La cruz no elimina la necesidad de arrepentimiento, sino que la establece como la única vía de perdón justo
También se cita a veces el mandato del apóstol Pablo: «Perdonándose unos a otros, así como también Dios los perdonó en Cristo» (Ef 4:32). Amén. Pero precisamente ahí está el punto: ¿cómo nos perdonó Dios en Cristo? No ignorando nuestra culpa, no fingiendo que el pecado no importaba, no declarando paz sin cruz, sin fe y sin unión con Cristo. Dios nos perdonó de una manera santa, justa y costosa. Por eso nuestro perdón no puede convertirse en un sentimentalismo barato que relativiza la gravedad del mal.
Hacia un perdón bíblico
Cuando la iglesia adopta la visión terapéutica del perdón, pierde varias cosas a la vez.
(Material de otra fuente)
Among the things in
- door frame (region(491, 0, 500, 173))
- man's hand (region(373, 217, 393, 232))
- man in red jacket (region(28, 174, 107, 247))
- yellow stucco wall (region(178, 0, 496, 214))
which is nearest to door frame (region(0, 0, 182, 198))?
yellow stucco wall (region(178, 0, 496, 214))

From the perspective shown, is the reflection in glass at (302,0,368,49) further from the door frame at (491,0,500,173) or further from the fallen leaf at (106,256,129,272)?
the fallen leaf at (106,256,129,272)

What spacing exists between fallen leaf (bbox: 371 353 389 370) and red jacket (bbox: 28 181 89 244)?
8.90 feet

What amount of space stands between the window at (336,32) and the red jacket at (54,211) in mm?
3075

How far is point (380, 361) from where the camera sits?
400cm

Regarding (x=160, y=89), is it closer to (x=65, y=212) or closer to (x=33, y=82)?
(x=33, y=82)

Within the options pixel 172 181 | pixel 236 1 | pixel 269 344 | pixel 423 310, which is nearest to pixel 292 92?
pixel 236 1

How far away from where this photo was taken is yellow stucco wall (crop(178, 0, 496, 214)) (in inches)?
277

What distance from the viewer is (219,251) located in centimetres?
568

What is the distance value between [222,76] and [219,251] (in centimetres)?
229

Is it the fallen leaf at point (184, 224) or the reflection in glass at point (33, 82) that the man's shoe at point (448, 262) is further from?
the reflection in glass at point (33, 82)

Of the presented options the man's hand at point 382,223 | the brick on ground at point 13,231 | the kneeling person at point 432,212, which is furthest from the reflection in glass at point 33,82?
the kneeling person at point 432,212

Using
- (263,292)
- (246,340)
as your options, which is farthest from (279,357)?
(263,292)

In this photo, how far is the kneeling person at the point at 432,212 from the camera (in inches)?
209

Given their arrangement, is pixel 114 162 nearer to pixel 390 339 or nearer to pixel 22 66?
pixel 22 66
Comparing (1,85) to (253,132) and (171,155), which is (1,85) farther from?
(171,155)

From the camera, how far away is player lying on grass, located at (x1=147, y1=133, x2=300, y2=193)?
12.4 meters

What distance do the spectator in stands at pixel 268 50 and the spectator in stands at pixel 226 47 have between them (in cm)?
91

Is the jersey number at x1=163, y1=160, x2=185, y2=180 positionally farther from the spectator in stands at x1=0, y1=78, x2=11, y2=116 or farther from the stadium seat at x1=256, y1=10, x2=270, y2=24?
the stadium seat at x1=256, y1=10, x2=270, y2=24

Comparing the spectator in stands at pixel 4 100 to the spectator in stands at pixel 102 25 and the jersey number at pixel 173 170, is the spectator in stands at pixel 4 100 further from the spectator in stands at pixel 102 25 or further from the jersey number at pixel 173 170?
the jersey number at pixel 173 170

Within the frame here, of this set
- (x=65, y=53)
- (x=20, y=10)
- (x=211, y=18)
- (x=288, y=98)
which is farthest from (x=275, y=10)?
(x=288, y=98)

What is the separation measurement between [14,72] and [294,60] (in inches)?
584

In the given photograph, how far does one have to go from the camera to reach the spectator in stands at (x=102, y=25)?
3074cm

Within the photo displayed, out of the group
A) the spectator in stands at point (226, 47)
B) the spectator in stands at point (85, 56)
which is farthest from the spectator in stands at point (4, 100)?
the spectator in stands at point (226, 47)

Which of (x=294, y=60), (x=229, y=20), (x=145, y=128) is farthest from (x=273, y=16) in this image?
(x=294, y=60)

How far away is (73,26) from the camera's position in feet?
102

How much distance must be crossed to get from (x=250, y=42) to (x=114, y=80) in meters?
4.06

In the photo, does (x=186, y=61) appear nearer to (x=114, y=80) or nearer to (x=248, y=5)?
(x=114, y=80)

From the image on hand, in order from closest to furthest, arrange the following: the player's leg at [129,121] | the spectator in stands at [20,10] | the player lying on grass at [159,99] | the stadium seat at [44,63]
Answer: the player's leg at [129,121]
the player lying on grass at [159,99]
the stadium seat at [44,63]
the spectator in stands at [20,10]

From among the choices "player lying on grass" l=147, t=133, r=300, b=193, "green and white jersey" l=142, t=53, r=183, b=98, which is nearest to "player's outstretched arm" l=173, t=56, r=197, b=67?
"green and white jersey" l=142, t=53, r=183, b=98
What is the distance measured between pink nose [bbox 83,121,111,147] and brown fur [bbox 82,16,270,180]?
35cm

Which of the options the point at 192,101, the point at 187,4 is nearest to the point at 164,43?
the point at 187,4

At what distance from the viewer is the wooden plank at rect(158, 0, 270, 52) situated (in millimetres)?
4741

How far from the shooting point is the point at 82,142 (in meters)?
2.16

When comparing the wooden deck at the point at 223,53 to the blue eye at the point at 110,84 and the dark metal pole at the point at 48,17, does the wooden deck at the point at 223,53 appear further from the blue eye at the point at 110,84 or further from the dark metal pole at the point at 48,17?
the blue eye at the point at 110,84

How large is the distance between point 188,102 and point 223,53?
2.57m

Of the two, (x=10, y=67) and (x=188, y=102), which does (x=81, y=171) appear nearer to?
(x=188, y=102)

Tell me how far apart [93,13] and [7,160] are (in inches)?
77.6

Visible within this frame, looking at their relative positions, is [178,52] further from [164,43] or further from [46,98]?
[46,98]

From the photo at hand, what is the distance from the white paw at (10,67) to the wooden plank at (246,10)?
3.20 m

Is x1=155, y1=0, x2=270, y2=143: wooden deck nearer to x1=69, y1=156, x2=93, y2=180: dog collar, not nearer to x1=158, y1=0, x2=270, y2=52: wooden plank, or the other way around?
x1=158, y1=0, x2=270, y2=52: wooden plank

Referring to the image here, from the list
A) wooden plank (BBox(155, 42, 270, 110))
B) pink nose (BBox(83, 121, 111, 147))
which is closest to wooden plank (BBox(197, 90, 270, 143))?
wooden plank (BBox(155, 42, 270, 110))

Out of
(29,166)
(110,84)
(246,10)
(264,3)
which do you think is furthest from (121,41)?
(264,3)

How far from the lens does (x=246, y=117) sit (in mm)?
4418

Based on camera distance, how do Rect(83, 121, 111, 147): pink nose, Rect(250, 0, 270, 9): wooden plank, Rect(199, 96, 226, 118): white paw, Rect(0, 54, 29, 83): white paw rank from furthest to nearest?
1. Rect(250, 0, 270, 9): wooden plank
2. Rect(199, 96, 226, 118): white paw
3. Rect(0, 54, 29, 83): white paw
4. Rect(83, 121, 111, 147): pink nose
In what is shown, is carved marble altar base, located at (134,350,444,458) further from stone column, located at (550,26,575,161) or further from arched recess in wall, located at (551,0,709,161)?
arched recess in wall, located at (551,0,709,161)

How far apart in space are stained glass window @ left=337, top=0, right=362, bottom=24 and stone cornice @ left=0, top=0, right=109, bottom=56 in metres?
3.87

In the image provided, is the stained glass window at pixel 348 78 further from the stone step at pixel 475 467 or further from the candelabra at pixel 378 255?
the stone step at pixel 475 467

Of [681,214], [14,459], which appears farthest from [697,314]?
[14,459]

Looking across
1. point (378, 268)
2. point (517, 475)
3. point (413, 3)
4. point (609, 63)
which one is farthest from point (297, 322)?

Pierde la gravedad del pecado, pierde la centralidad del arrepentimiento, pierde la gloria de la cruz y pierde claridad pastoral.
Empieza a llamar amor a lo que a veces es simplemente evasión. Empieza a llamar paz a lo que en realidad es silenciamiento. Empieza a llamar perdón a lo que no es más que una estrategia emocional para evitar el conflicto o cerrar heridas superficialmente sin tratar la verdad del asunto.
El perdón bíblico es más hermoso que la versión terapéutica precisamente porque es verdadero. No niega el mal; lo nombra. No trivializa la culpa; la enfrenta. No pasa por alto la justicia; la honra en la cruz. No pide reconciliación artificial; llama al pecador al arrepentimiento. Y no obliga al ofendido a mentirse a sí mismo. Le permite rechazar la venganza, descansar en la justicia de Dios, mantener un espíritu dispuesto a reconciliarse y, al mismo tiempo, esperar que el pecado sea reconocido como lo que es.
En una generación que prioriza la comodidad emocional, la iglesia debe volver a hablar del perdón en términos bíblicos. Dios perdona al arrepentido. Y precisamente porque eso es verdad, el perdón cristiano no es una técnica terapéutica ni una cortesía emocional. Es una gloria del evangelio. Es una expresión de gracia que nunca cancela la verdad, nunca niega la justicia y nunca se separa del arrepentimiento.